The next generation of ambulance technology will be driverless. With autopilot technologies, autonomous ambulances could be just around the corner. Driverless ambulances are just one way to help cities meet increased demand for care. Driverless ambulances and other technology could take some of the strain off the emergency services, freeing paramedics to deal with high-risk patients where each minute waiting for treatment significantly reduces a patient’s chance of surviving.
One can only imagine how advances in technology will continue to positively affect the world of emergency medical service. As healthcare services continue to improve, boards and committees are formed and looked to for advice of what ambulance services can improve on in the future. Among the top suggestions are side entry doors, better visibility, and specialized units to respond to chronically ill patients. The sky is the limit as technology advances and lucky for those of us living in the modern age, patients benefit medically from the improvements to emergency responding units as technology allows them to advance.
Spencer India Technologies Pvt. Ltd.
EMS Systems – Fast Developing
It is terms like the golden hour and the platinum ten minutes that describe importance of emergency medical services (EMS) all over world. It is a fact that a patient if receives basic care from professionals and is transported within 15–20 min of emergency has a major chance of survival. Over the years, several advancements have been made in the Indian EMS system. Indian ambulances are now equipped with 10G crash certified and AIS 125 compliant medical devices. In India, we are now using stretchers and equipment, which are EN1789 and EN1865 certified and also designed for use in ambulances specifically. This is the reason leading manufacturers of EMS equipment are successful in India and growing over years.
Equipment is now AIS 125 certified up to Type D category and also EN1789 and 1865 certified, many of them being 20G Crash Tested.

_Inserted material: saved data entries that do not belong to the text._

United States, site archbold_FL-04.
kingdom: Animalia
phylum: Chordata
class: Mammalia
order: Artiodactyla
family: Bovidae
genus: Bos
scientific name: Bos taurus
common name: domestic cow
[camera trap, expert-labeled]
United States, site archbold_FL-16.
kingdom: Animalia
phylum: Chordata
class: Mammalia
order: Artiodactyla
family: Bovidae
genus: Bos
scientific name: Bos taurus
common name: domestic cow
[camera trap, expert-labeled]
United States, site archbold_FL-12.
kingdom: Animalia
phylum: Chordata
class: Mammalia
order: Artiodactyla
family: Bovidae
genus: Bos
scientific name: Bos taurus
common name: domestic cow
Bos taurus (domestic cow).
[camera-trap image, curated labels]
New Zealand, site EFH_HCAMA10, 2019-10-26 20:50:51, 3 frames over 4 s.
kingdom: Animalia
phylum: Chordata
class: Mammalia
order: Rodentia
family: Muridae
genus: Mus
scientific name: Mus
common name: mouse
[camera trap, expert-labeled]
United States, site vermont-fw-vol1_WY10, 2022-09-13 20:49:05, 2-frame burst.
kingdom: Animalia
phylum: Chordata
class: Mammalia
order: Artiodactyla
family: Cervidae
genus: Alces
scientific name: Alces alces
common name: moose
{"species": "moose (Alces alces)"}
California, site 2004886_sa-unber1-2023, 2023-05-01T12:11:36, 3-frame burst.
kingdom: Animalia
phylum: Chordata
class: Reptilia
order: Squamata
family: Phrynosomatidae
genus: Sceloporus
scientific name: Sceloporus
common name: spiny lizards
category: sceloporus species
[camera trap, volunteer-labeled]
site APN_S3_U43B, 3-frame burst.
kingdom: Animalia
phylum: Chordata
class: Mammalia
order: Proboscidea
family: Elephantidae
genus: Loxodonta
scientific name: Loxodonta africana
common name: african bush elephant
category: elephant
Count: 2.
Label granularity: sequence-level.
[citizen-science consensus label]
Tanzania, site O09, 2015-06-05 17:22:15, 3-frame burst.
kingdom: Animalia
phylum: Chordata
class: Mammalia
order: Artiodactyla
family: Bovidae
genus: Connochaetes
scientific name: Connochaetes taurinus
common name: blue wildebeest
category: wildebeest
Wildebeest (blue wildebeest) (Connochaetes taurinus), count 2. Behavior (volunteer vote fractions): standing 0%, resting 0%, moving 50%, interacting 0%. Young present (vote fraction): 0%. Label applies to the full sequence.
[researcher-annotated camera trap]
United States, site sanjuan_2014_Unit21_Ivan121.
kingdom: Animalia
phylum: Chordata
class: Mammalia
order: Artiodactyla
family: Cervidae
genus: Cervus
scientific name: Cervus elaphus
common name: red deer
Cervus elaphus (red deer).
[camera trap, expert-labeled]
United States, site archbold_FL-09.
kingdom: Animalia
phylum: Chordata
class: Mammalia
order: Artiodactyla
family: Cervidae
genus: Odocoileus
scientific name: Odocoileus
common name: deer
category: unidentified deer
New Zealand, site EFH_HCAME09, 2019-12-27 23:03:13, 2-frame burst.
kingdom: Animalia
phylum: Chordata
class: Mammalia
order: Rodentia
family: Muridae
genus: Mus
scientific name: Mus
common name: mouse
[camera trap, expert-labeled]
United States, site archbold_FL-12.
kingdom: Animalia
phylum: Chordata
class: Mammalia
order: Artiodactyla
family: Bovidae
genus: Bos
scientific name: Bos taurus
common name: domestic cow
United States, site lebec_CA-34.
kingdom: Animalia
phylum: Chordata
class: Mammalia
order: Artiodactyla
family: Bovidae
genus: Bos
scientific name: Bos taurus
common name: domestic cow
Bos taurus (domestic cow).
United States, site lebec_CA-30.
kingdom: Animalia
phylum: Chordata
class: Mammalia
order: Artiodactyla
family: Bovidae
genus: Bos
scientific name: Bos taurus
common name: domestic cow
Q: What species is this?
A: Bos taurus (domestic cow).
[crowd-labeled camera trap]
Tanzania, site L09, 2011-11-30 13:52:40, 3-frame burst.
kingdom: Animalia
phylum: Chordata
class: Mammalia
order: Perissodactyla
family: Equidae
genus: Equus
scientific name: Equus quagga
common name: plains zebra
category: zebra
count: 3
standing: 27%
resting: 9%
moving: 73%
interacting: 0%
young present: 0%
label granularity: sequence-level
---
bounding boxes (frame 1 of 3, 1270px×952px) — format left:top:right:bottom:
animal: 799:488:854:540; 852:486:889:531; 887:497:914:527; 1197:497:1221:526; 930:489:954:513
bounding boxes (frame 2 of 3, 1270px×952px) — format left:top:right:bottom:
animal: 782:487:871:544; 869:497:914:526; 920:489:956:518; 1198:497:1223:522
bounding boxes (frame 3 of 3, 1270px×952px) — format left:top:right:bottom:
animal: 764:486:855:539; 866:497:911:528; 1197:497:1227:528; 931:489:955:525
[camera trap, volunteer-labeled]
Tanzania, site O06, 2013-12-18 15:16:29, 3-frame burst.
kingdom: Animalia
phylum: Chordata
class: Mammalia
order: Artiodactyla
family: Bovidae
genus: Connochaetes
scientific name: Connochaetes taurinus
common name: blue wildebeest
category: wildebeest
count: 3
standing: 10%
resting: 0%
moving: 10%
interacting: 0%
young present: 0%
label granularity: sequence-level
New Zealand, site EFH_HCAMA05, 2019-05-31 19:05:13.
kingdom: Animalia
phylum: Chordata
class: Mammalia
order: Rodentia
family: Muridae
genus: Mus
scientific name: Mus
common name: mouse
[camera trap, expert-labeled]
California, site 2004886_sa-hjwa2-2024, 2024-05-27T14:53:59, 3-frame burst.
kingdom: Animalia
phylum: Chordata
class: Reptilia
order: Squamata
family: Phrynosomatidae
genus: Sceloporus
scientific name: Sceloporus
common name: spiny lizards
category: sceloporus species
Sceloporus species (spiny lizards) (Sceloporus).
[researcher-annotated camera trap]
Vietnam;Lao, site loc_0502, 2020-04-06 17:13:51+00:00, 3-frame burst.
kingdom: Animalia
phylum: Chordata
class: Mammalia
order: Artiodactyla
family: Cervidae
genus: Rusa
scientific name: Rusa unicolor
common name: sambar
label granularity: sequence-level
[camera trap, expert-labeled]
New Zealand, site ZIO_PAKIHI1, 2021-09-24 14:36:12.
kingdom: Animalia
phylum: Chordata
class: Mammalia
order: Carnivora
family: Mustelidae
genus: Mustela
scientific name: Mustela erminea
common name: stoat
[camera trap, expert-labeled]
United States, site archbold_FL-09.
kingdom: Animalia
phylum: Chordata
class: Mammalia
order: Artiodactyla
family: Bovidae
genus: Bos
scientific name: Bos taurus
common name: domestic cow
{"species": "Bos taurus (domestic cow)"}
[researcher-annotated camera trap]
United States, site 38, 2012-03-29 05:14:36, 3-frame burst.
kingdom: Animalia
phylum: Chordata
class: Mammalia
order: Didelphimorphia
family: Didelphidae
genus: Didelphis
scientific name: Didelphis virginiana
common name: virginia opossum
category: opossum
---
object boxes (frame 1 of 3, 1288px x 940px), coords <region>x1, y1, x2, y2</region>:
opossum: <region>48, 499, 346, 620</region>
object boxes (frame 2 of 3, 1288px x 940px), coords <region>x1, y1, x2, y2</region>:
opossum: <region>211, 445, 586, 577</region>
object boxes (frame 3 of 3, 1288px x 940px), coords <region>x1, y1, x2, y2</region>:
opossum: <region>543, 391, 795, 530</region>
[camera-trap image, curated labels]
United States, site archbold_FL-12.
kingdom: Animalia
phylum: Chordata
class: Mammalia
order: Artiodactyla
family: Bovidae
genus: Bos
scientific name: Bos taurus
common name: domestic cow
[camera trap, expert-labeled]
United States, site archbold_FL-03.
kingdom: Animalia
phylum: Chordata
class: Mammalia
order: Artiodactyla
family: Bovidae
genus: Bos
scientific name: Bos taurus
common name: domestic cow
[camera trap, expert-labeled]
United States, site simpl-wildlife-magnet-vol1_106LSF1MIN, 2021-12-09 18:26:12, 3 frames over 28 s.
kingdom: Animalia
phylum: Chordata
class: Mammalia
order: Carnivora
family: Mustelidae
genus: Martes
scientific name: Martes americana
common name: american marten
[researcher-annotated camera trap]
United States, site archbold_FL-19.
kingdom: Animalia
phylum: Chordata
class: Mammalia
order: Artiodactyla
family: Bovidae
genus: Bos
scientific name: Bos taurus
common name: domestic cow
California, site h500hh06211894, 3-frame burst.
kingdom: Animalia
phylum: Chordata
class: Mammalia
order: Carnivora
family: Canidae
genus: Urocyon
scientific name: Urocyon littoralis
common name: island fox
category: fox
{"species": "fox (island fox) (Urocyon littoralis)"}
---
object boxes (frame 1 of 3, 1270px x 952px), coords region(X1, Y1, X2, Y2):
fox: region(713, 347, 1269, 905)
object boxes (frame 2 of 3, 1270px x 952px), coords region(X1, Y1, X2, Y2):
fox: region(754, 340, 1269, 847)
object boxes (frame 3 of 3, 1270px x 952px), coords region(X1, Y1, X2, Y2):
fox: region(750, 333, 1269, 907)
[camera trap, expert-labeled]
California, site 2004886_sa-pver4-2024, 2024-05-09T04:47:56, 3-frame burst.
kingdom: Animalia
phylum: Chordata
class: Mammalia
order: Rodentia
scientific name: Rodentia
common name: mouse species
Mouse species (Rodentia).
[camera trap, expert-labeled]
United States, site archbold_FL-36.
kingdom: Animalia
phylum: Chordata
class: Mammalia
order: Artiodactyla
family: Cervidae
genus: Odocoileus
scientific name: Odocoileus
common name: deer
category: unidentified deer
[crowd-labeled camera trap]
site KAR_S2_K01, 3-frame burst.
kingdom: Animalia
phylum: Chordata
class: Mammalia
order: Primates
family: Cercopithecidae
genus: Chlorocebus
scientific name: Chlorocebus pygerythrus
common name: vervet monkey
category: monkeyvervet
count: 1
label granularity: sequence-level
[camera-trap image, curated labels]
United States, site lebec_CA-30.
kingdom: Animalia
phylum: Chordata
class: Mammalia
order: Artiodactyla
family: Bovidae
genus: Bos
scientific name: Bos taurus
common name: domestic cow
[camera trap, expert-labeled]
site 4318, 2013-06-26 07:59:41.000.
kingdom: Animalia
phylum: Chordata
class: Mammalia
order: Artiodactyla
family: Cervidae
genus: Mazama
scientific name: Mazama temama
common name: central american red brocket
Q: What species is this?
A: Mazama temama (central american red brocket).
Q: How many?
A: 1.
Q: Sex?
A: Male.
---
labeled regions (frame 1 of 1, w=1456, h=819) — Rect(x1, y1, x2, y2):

The important medical devices like stretchers, spinal board, pick up stretchers, suction devices, and ventilators are now mounted with 10G crash certified device and its fixation systems are AIS 125 certified for patient safety, making Indian ambulances at per with international standards. Earlier EMS were being provided only with road ambulances but now we have fully equipped emergency medical helicopter transport and air ambulances equipped with vacuum mattresses, extrication devices, EMS kits, train transport and also specialized ambulances for rescue and transport purpose.
Motor cycle, which, use Cordura backpacks with AED, suction devices and handle cardiac, burns, first aid ambulances are used by healthcare groups and leading hospitals.
The proposed EMS for India would necessitate focus and improve on ambulance–operations and maintenance; call center; empaneled health facilities/hospitals; training; and innovative devices as AIS 125 to be used in EMS.
Now in India many EMS companies have an international level sales and service centers, training centers, specialists, warehousing in India with showrooms for information system and knowledge about EMS products and services.
Introduction of latest norms as AIS 125 ensure a mix of state-of-the-art devices that improve safety and reduce trouble for professionals in pre-hospitals EMS, this is why 10G is so important for ambulance.
The EMS systems in India is best described as fast developing.